Felak Sûresi’nde dört şeyden, Allah'a sığınmamız öğretilir. Bunlardan ilk ikisi şer/kötülük diğer ikisi ise şerli şahıslardır. Buna göre ilk ikisi yaratıkların şerriyle gecenin/karanlığın şerri. Diğer iki kişiden biri karanlık odaklar diğeri de hasedini düşmanlığa taşıyan zalimlerdir: "De ki: Sığınırım ben yükselen şafağın/felak'ın Rabbine; Yarattığı şeylerin kötülüğünden, karanlığı çöktüğü zaman gecenin şerrinden, karanlık odakların entrikalarından/düğümlere üfürüp büyü yapan üfürükçülerin şerrinden ve bir de haset ettiği zaman haset edenin şerrinden." (Felak, 113/1-5)

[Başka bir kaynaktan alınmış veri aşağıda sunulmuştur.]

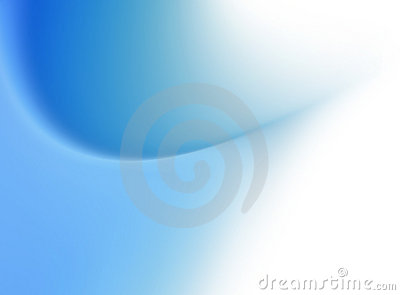 Abstract Blue Gradient Flare Background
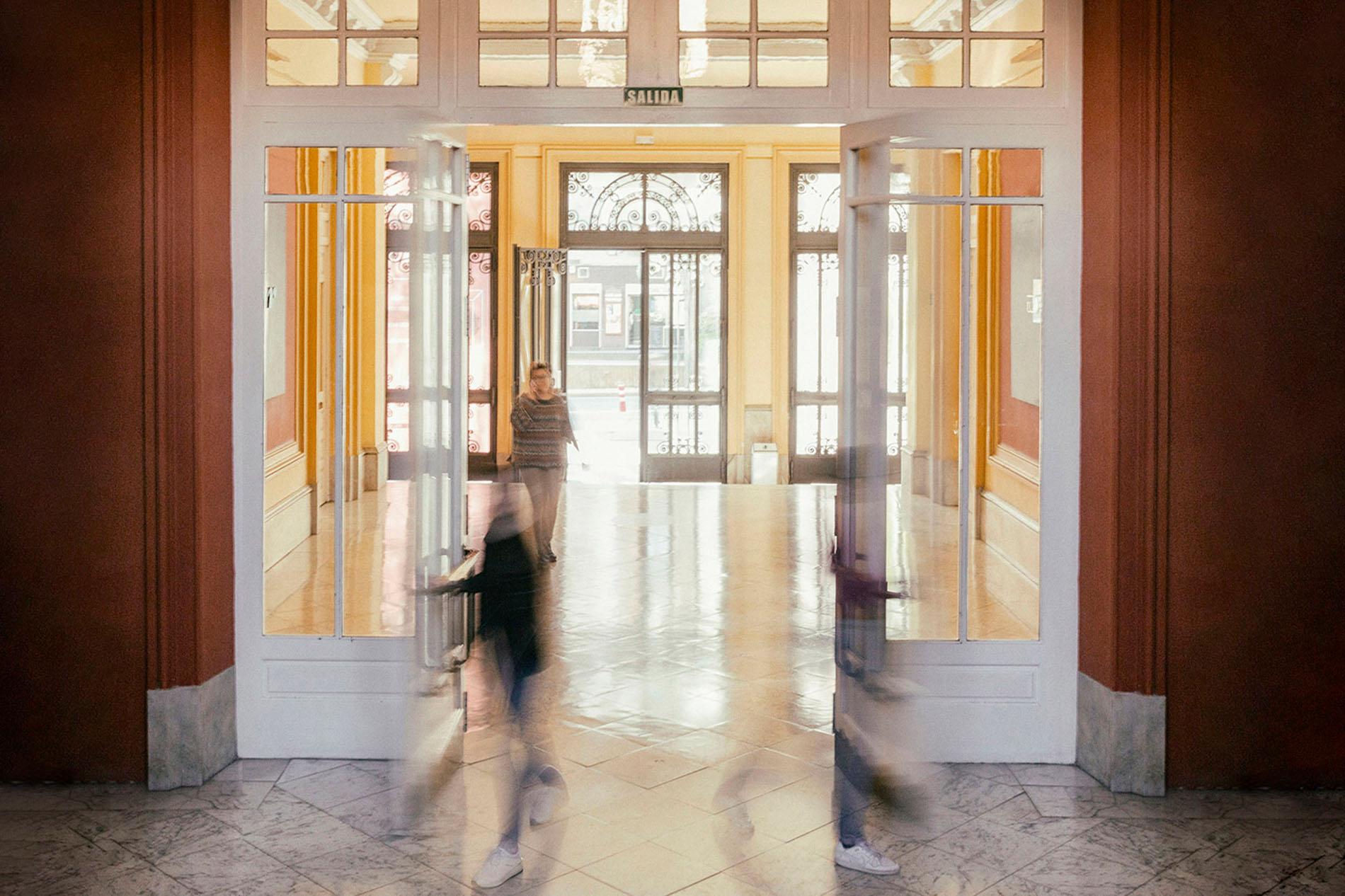 Puertas Abiertas. Visita virtual a la Esdir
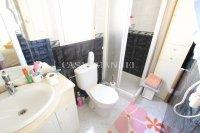 3 Bed / 2 Bath South-Facing Villa with Pool + Garage  (16)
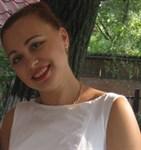 Чепуркова Виктория Николаевна
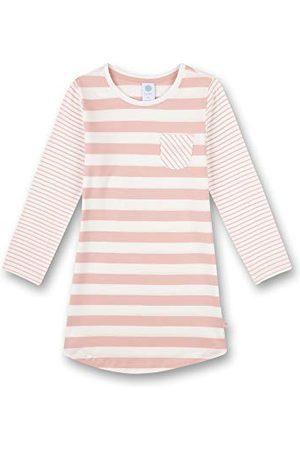 Sanetta Roze nachthemd voor meisjes.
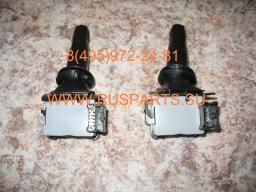 Реверс переключения скорости на погрузчик Komatsu FD30 T-16 3EB5643220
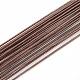 Iron Wire(MW-S002-03B-0.6mm)-1
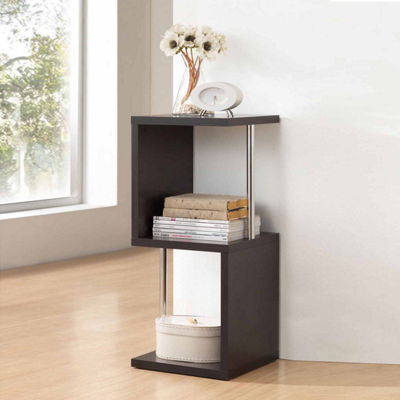 Baxton Studio Lindy 2-Tier Bookshelf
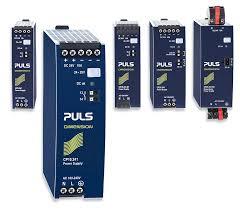 C series – <b>DIN rail power</b> supplies | PULS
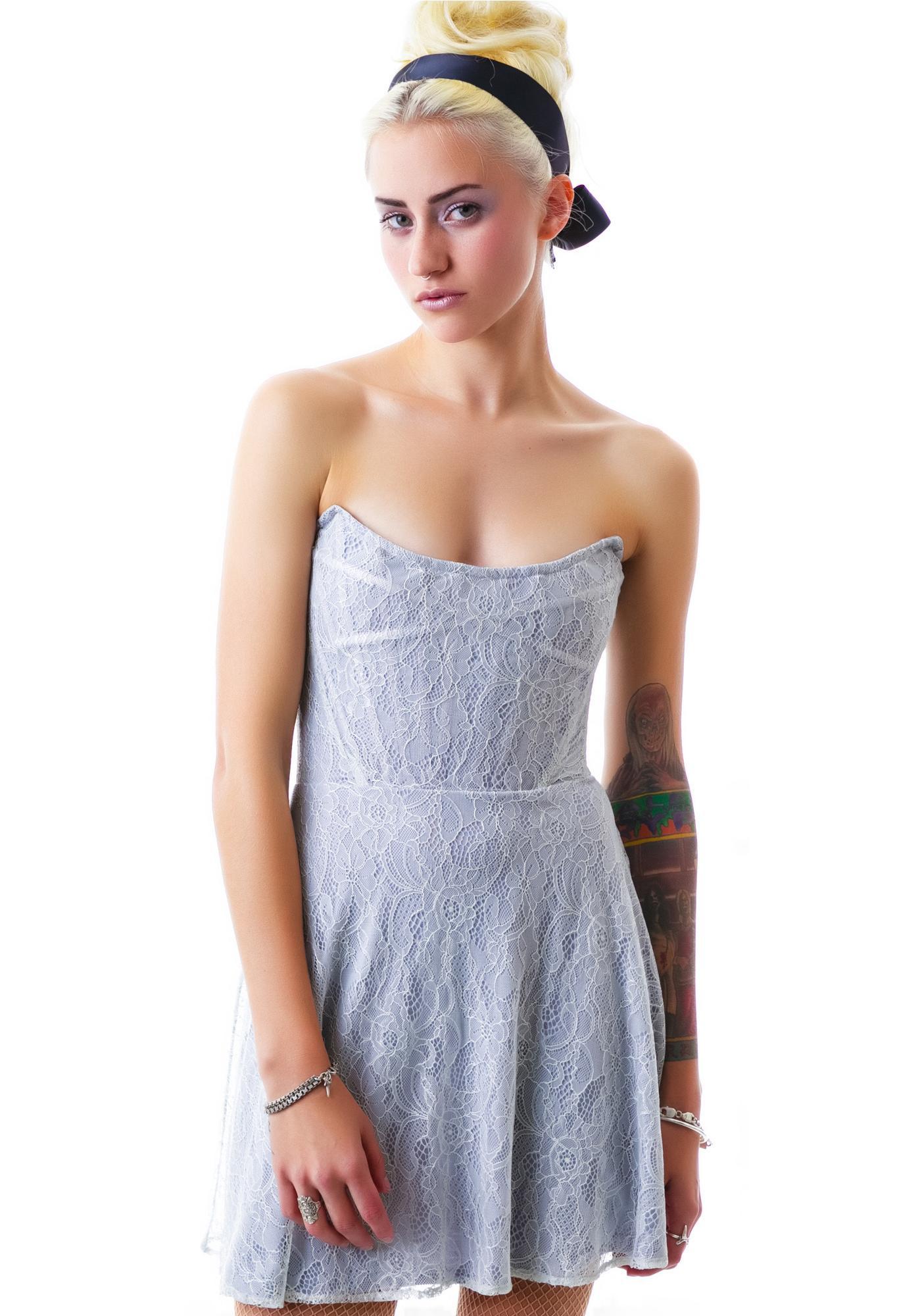 For Love & Lemons Corset Mini Dress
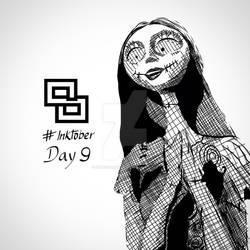 Inktober Day 09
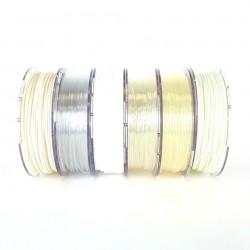 Filament Devil Design 1,75 mm Multipack 6*0,33kg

Sûrede bu hususlar belirtilmeden önce "Sabahın Rabb'ine iltica etmemiz özellikle belirtilir. Zira şerlerden ya da kötü insanların zararlarından korkmaktan ve çekinmekten daha önemli olan husus, Rabb'e sığınmanın önemini idraktir. Ona iltica etme ihtiyacı ve gereğini duymayan ve bunu anlamayan kimseler maddi-manevi tehlikelerden kendilerini tam olarak koruyamazlar.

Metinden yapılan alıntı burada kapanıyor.